Please give back all the records exactly, but keep the pictures out.
╭─ Data to examine
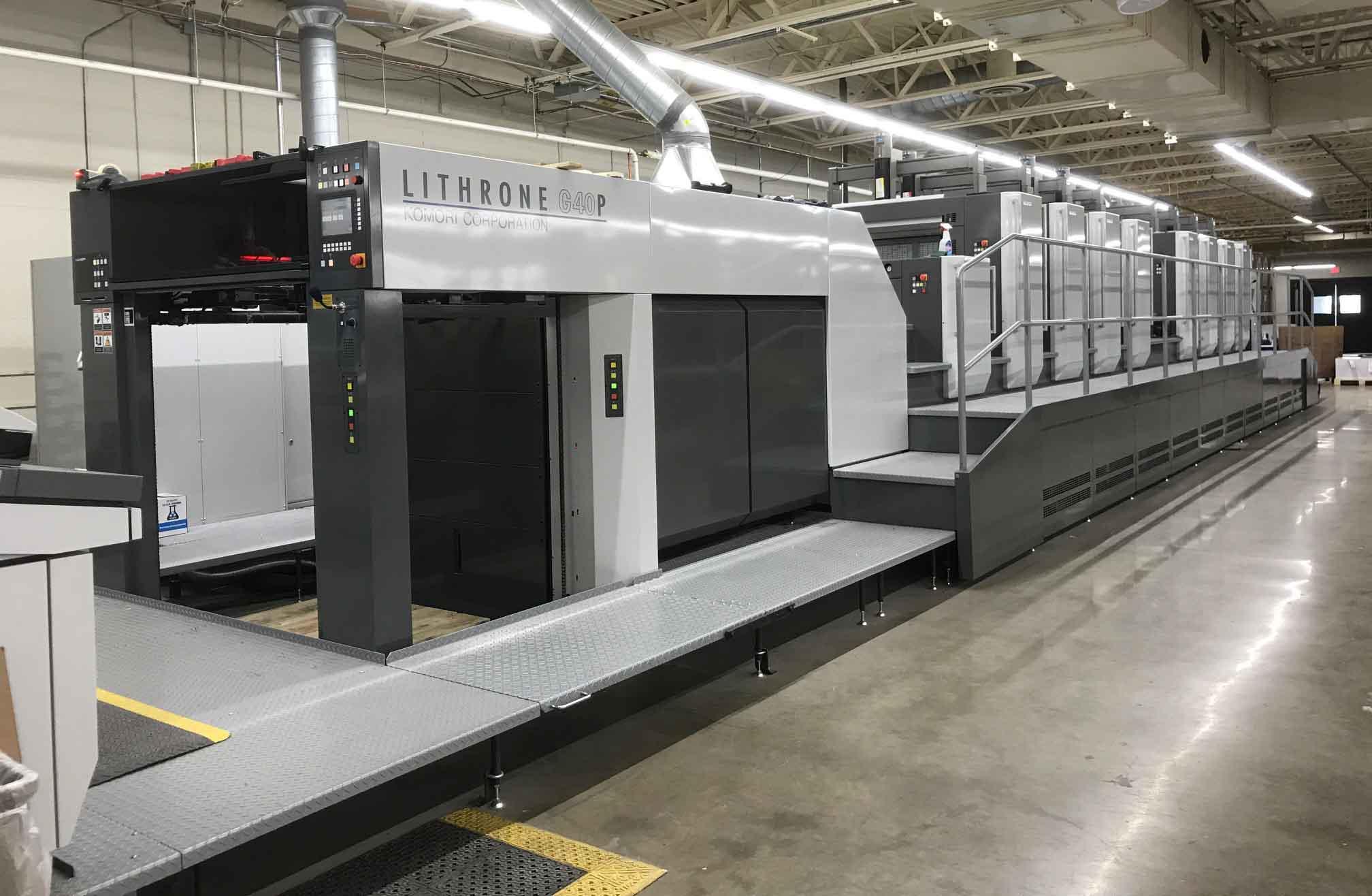 UV Printing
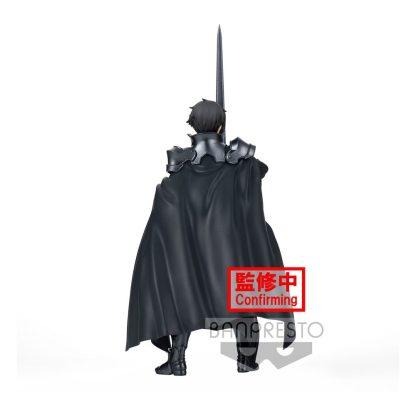 Sword Art Online - Integrity Knight Kirito figuuri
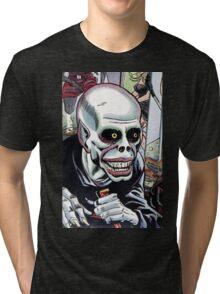 Horrible Evil Undead Ghoul Tri-blend T-Shirt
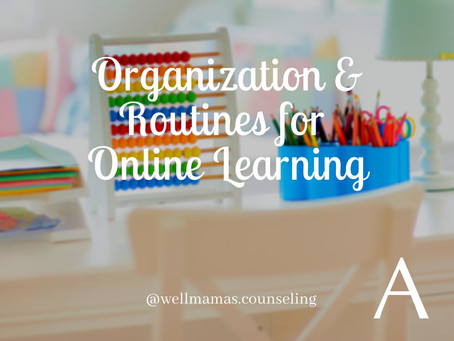 3 Values to Practice During Distance Learning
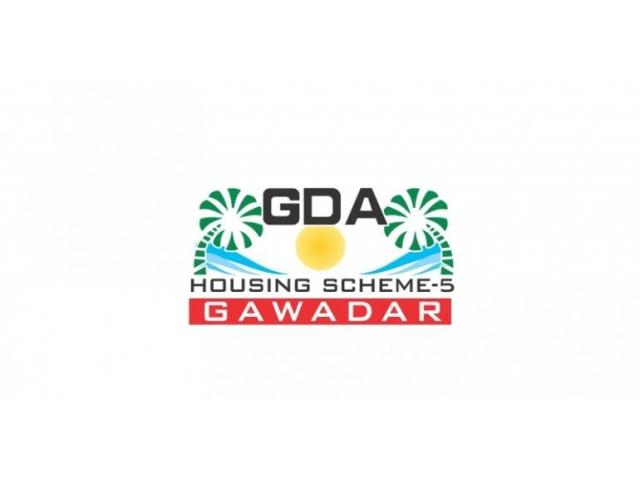 GDA Housing Scheme 5 Gwadar: Residential Commercial Plots on installments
╰─
**The completed task:**
 UV Printing
 Sword Art Online - Integrity Knight Kirito figuuri
 Horrible Evil Undead Ghoul Tri-blend T-Shirt
 3 Values to Practice During Distance Learning
 GDA Housing Scheme 5 Gwadar: Residential Commercial Plots on installments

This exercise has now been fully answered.